#### Texte de la page
Présidence: M. de GOUTTES

SOMMAIRE

EXAMEN DES RAPPORTS, RENSEIGNEMENTS ET OBSERVATIONS PRÉSENTÉS PAR LES ÉTATS PARTIES CONFORMÉMENT À L’ARTICLE 9 DE LA CONVENTION (suite)

Rapport initial et deuxième à sixième rapports périodiques de la Bosnie‑Herzégovine (suite)

La séance est ouverte à 10 h 5.

EXAMEN DES RAPPORTS, OBSERVATIONS ET RENSEIGNEMENTS PRÉSENTÉS PAR LES ÉTATS PARTIES CONFORMÉMENT À L’ARTICLE 9 DE LA CONVENTION (point 6 de l’ordre du jour) (suite)

Rapport initial et deuxième à sixième rapports périodiques de la Bosnie-Herzégovine (CERD/C/464/Add.1) (suite)

1. Sur l’invitation du Président, la délégation bosniaque reprend place à la table du Comité.

#### Consignes
- A) Répondez aux questions suivantes à partir du texte de la page.
(i) Qui assure la présidence ?
(ii) À quelle heure la séance est-elle ouverte ?
(iii) Quelle cote figure entre parenthèses après la mention des rapports de la Bosnie-Herzégovine ?
- B) Dans les enregistrements, remplacez « photograph » par « picture » en reprenant les lignes depuis celle qui contient « Is (333,55) visible » jusqu'à la fin des enregistrements, sans rien changer d'autre. Omettez les images.
Le texte de la page et les enregistrements n'ont aucun lien entre eux.

#### Extrait de données
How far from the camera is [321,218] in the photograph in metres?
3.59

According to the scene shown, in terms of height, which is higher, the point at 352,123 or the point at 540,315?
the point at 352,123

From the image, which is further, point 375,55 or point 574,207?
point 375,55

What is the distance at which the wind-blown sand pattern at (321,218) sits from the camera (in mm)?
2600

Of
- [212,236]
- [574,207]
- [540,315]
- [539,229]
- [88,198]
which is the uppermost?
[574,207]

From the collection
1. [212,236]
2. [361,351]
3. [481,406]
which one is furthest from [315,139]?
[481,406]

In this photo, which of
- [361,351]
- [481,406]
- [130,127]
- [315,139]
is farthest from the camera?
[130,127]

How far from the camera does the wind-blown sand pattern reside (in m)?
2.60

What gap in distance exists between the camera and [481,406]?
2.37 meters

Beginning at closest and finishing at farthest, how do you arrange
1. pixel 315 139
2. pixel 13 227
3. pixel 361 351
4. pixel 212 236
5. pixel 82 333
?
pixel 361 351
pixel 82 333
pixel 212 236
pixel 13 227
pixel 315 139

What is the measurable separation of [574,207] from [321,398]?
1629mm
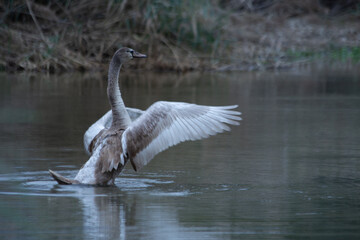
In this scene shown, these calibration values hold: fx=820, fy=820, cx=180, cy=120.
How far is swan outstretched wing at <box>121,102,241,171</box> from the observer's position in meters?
7.02

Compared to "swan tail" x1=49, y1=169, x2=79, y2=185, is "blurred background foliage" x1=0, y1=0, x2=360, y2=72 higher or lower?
higher

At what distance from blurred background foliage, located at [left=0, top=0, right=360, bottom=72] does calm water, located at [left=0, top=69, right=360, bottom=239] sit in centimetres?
426

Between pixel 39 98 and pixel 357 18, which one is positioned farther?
pixel 357 18

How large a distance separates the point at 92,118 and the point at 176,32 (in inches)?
321

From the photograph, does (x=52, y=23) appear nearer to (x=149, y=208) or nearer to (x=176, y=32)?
(x=176, y=32)

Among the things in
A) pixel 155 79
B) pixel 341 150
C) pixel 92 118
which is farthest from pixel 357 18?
pixel 341 150

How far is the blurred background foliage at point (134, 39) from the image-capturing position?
18000 mm

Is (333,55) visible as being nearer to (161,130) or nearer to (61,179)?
(161,130)

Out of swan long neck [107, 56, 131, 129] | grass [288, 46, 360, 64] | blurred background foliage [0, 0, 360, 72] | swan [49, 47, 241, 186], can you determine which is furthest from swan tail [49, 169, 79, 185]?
grass [288, 46, 360, 64]

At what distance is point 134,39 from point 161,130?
11569mm

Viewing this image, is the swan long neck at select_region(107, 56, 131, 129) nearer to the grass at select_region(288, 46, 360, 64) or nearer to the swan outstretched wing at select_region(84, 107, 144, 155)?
the swan outstretched wing at select_region(84, 107, 144, 155)

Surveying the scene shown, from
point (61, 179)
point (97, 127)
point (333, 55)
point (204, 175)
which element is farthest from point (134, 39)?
point (61, 179)

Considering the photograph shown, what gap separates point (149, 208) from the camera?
589 centimetres

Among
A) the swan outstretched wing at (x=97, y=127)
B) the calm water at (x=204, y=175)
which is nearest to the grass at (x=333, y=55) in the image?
the calm water at (x=204, y=175)
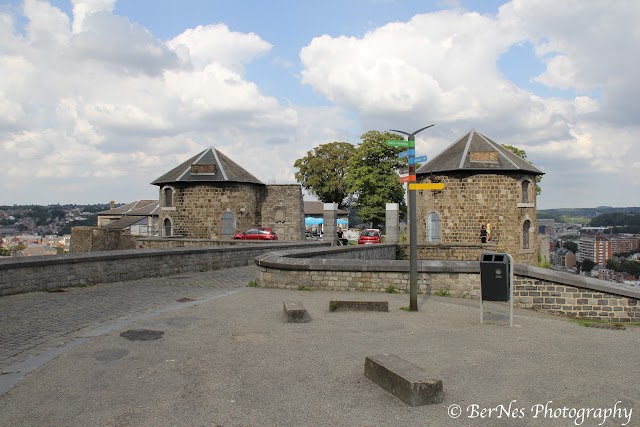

#### Corrigé
- A)
(i) M. de GOUTTES
(ii) À 10 h 5
(iii) CERD/C/464/Add.1

- B)
Is (333,55) visible as being nearer to (161,130) or nearer to (61,179)?
(161,130)

Out of swan long neck [107, 56, 131, 129] | grass [288, 46, 360, 64] | blurred background foliage [0, 0, 360, 72] | swan [49, 47, 241, 186], can you determine which is furthest from swan tail [49, 169, 79, 185]?
grass [288, 46, 360, 64]

At what distance is point 134,39 from point 161,130?
11569mm

Viewing this image, is the swan long neck at select_region(107, 56, 131, 129) nearer to the grass at select_region(288, 46, 360, 64) or nearer to the swan outstretched wing at select_region(84, 107, 144, 155)?
the swan outstretched wing at select_region(84, 107, 144, 155)

Surveying the scene shown, from
point (61, 179)
point (97, 127)
point (333, 55)
point (204, 175)
which element is farthest from point (134, 39)?
point (61, 179)

Considering the picture shown, what gap separates point (149, 208) from the camera?
589 centimetres

Among
A) the swan outstretched wing at (x=97, y=127)
B) the calm water at (x=204, y=175)
which is nearest to the grass at (x=333, y=55) in the image?
the calm water at (x=204, y=175)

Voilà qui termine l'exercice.